§ Task item
Filter these records by the string "taurinus", copying each line that holds it.

(Saved entries)
============

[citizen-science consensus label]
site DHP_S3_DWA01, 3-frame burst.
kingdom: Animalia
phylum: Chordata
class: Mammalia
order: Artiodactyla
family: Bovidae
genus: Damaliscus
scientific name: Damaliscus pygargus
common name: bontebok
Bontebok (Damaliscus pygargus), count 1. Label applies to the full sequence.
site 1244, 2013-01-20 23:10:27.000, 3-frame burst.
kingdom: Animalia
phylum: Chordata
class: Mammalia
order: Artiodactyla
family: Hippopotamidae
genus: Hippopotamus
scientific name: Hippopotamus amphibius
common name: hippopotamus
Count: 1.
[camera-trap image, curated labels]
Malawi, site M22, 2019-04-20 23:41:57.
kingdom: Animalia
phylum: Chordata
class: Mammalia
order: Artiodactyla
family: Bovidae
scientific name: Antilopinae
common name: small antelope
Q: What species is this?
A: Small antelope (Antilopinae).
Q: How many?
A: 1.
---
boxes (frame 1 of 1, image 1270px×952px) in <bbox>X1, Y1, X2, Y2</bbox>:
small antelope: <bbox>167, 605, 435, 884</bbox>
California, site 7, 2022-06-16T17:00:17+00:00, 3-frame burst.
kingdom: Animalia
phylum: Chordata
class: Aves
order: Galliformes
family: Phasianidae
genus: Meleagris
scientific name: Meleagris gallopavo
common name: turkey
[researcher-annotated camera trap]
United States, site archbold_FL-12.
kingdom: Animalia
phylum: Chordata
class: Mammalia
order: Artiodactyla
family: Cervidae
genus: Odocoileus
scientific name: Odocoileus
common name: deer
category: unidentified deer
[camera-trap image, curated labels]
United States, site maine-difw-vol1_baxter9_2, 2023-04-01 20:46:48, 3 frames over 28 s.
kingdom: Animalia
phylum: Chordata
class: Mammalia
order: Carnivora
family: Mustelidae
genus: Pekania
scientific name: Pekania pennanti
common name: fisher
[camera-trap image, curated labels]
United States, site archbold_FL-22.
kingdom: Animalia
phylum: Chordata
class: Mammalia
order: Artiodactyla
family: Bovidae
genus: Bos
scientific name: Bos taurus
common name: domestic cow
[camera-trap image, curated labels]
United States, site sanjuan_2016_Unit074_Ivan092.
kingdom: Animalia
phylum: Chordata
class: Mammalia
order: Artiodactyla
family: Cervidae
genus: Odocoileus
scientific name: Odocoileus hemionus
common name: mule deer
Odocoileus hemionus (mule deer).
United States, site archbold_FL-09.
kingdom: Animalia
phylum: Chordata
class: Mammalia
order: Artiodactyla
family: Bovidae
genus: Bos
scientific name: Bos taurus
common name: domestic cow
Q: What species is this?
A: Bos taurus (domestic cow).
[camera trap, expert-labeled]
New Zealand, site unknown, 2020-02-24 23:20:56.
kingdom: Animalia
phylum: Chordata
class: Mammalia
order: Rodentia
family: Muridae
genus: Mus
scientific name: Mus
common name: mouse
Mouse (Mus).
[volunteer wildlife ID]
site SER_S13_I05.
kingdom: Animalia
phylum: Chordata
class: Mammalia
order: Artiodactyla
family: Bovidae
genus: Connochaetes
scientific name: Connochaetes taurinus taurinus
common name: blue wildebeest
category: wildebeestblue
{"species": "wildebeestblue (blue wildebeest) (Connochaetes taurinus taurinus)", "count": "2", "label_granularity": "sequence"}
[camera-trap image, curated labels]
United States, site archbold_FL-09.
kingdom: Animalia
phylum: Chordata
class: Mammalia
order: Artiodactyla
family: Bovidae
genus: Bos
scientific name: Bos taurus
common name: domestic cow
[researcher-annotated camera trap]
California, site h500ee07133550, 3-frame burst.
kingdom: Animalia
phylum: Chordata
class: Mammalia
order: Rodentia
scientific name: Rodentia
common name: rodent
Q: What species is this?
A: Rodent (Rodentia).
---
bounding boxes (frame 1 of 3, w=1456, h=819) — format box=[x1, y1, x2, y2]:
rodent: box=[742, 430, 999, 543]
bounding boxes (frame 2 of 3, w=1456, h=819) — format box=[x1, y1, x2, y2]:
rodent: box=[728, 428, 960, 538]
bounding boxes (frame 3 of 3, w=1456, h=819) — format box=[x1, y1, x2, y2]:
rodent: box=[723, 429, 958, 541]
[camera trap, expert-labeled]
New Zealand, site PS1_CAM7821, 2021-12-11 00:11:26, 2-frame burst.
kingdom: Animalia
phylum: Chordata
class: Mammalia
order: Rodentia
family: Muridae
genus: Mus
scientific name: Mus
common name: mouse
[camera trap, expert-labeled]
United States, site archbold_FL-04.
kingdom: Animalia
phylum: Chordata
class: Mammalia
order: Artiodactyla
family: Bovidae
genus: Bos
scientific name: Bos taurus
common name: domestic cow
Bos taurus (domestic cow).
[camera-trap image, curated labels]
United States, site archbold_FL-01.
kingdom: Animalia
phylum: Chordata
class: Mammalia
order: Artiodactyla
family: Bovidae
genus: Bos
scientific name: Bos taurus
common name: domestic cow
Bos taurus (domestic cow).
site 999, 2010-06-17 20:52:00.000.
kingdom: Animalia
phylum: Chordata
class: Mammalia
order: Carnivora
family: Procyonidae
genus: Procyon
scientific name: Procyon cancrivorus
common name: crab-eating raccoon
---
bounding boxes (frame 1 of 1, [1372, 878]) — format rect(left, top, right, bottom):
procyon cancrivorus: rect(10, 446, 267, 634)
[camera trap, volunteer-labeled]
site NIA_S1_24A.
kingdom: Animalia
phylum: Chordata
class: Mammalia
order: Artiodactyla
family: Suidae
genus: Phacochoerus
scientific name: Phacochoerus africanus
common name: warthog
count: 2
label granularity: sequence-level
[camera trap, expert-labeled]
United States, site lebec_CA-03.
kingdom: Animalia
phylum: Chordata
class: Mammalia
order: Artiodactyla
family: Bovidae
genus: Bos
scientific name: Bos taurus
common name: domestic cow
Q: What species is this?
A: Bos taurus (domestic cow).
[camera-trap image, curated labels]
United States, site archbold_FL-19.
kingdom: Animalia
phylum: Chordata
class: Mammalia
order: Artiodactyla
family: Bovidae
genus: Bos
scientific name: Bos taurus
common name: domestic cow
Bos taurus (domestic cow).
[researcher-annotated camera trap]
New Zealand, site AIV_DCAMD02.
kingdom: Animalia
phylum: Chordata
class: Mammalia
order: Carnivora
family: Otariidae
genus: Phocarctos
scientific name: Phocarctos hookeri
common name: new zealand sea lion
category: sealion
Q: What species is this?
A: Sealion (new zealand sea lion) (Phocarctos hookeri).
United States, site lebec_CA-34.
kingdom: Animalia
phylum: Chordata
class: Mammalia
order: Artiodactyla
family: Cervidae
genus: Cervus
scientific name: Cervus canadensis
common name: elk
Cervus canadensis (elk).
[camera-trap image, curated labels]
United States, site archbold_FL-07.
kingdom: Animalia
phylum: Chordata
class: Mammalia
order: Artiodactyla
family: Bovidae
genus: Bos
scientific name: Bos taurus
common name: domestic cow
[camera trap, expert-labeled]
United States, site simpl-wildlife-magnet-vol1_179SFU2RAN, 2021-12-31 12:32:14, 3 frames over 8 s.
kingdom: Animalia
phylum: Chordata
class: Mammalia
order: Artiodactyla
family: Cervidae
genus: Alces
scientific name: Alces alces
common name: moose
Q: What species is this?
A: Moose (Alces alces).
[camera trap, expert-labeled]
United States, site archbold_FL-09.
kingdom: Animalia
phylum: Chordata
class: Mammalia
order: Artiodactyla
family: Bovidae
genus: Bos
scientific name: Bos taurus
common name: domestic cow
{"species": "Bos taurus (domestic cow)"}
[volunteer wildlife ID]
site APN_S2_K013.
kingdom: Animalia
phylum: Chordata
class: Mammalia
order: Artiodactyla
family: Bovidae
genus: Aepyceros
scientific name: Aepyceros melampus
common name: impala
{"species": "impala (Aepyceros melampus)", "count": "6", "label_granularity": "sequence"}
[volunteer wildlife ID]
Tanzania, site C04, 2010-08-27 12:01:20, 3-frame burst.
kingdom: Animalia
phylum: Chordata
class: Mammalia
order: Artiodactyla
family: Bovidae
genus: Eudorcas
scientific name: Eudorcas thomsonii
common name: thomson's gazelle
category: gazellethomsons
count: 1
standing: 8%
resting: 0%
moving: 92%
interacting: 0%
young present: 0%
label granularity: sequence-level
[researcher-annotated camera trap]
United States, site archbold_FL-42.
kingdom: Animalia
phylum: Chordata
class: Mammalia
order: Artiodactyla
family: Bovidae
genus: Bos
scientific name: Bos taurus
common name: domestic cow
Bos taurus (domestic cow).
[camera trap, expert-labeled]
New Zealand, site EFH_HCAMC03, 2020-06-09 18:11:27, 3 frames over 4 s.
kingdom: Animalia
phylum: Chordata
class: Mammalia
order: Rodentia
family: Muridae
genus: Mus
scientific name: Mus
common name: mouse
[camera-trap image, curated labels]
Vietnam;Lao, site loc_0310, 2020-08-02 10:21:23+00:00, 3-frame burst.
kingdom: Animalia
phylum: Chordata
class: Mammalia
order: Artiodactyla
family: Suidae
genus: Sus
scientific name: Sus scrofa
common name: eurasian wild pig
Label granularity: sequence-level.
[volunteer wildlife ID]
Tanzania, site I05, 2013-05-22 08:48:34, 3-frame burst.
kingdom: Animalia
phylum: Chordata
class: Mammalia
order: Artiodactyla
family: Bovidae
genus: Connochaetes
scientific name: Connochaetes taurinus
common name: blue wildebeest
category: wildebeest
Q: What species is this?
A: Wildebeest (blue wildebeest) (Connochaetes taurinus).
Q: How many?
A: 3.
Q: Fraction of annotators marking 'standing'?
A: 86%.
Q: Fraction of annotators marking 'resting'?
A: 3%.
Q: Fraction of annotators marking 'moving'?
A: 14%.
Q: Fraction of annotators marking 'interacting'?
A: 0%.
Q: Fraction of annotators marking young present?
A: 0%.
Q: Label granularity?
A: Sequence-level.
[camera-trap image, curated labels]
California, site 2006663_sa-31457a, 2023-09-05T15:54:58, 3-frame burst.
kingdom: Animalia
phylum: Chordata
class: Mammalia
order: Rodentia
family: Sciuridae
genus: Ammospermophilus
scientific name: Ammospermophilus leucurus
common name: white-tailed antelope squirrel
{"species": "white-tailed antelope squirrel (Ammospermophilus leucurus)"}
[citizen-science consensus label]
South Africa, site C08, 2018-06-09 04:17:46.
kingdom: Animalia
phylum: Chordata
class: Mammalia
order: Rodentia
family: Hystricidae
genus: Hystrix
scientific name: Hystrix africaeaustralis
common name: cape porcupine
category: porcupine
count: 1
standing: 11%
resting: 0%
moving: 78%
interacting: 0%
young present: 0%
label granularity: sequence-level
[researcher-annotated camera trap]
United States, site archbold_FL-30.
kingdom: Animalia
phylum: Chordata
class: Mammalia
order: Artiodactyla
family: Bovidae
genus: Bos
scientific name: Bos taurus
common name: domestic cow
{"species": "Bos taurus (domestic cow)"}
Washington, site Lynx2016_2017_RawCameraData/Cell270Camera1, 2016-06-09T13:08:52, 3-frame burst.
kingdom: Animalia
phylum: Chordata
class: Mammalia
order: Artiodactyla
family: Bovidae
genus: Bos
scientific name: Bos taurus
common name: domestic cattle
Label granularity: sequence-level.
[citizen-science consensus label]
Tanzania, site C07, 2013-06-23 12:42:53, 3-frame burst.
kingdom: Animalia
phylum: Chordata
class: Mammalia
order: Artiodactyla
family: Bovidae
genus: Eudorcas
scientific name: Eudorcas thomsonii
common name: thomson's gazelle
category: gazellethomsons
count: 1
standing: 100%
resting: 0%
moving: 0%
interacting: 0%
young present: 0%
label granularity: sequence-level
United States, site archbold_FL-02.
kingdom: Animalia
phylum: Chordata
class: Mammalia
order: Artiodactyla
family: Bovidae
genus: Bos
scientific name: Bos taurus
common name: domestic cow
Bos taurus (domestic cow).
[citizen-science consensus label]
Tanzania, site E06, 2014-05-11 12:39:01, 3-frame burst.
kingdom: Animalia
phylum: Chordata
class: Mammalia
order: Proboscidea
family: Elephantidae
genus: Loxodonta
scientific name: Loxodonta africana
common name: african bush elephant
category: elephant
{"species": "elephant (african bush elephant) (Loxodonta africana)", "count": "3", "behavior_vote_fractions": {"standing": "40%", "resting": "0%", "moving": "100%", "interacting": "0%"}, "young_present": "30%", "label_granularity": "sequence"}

============

§ Solution to the exercise
scientific name: Connochaetes taurinus taurinus
{"species": "wildebeestblue (blue wildebeest) (Connochaetes taurinus taurinus)", "count": "2", "label_granularity": "sequence"}
scientific name: Connochaetes taurinus
A: Wildebeest (blue wildebeest) (Connochaetes taurinus).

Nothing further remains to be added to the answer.